═════ Data ═════

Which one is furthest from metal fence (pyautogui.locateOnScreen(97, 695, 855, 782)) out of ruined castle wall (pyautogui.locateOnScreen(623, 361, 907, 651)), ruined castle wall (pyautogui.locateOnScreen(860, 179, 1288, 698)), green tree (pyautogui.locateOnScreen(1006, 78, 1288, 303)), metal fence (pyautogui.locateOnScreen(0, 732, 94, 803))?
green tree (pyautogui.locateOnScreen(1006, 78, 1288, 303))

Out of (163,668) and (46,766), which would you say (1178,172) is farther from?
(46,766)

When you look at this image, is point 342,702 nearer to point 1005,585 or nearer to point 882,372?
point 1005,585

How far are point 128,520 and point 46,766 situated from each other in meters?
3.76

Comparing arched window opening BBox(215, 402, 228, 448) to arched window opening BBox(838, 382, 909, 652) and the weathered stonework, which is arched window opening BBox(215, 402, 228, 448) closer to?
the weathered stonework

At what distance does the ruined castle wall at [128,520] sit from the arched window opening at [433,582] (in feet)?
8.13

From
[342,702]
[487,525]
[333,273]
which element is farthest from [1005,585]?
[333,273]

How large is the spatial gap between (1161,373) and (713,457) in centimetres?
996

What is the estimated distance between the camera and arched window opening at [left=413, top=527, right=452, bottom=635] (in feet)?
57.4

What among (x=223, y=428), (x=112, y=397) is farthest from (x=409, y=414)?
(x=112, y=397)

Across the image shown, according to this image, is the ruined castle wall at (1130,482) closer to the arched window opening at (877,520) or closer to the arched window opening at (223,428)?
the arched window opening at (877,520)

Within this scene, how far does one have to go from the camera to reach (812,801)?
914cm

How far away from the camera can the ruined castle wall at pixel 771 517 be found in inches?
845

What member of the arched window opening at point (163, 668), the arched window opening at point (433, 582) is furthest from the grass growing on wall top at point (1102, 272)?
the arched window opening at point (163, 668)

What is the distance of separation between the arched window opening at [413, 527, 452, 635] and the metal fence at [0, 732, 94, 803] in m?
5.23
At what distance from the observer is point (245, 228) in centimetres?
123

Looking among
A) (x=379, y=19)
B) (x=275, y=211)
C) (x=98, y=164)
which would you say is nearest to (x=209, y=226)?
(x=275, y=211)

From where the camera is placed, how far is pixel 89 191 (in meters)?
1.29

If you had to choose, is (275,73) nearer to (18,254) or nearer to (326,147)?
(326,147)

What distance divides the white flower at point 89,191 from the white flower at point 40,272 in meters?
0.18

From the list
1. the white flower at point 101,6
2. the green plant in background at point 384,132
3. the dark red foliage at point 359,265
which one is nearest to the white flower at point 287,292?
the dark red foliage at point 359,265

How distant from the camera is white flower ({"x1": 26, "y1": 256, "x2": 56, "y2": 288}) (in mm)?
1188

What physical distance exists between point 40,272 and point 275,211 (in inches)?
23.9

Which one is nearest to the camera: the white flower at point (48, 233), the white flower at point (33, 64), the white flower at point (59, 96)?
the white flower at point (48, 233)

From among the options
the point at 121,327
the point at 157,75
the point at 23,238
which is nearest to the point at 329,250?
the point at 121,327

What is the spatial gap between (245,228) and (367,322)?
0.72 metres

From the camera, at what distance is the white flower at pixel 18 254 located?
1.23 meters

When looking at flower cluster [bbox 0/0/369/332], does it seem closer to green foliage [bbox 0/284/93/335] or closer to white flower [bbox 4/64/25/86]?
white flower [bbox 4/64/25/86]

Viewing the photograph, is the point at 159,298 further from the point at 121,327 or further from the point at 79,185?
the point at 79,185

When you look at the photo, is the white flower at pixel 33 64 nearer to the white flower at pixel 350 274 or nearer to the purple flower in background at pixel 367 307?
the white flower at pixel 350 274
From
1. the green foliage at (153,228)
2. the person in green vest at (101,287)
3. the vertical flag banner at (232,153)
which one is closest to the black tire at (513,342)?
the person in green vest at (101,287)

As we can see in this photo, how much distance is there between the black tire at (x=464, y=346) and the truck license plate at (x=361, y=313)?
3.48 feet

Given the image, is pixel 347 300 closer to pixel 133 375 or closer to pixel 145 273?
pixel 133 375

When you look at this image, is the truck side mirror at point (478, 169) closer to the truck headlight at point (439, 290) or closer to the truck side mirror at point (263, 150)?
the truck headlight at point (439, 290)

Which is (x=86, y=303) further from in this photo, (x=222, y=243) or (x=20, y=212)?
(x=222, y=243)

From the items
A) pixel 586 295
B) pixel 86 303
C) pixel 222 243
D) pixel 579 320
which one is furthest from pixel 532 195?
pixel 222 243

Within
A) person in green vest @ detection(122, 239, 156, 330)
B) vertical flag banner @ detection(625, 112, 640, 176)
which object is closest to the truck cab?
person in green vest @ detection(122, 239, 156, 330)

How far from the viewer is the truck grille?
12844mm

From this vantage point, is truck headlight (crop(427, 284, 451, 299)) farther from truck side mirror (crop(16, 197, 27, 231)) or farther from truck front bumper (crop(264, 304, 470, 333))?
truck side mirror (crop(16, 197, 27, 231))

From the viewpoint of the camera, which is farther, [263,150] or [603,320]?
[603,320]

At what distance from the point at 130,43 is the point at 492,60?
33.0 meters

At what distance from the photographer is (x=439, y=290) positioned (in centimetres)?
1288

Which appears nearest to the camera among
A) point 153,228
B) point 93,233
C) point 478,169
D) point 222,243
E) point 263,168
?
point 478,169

═════

Exercise task:
Give back exactly the lines beginning at the one with "From this vantage" and ending at the final line of the material; both boundary lines belong in it.

Response to the exercise:
From this vantage point, is truck headlight (crop(427, 284, 451, 299)) farther from truck side mirror (crop(16, 197, 27, 231)) or farther from truck front bumper (crop(264, 304, 470, 333))?
truck side mirror (crop(16, 197, 27, 231))

From the viewpoint of the camera, which is farther, [263,150] or [603,320]?
[603,320]

At what distance from the point at 130,43 is the point at 492,60?
33.0 meters

At what distance from the photographer is (x=439, y=290) positioned (in centimetres)?
1288

Which appears nearest to the camera among
A) point 153,228
B) point 93,233
C) point 478,169
D) point 222,243
E) point 263,168
?
point 478,169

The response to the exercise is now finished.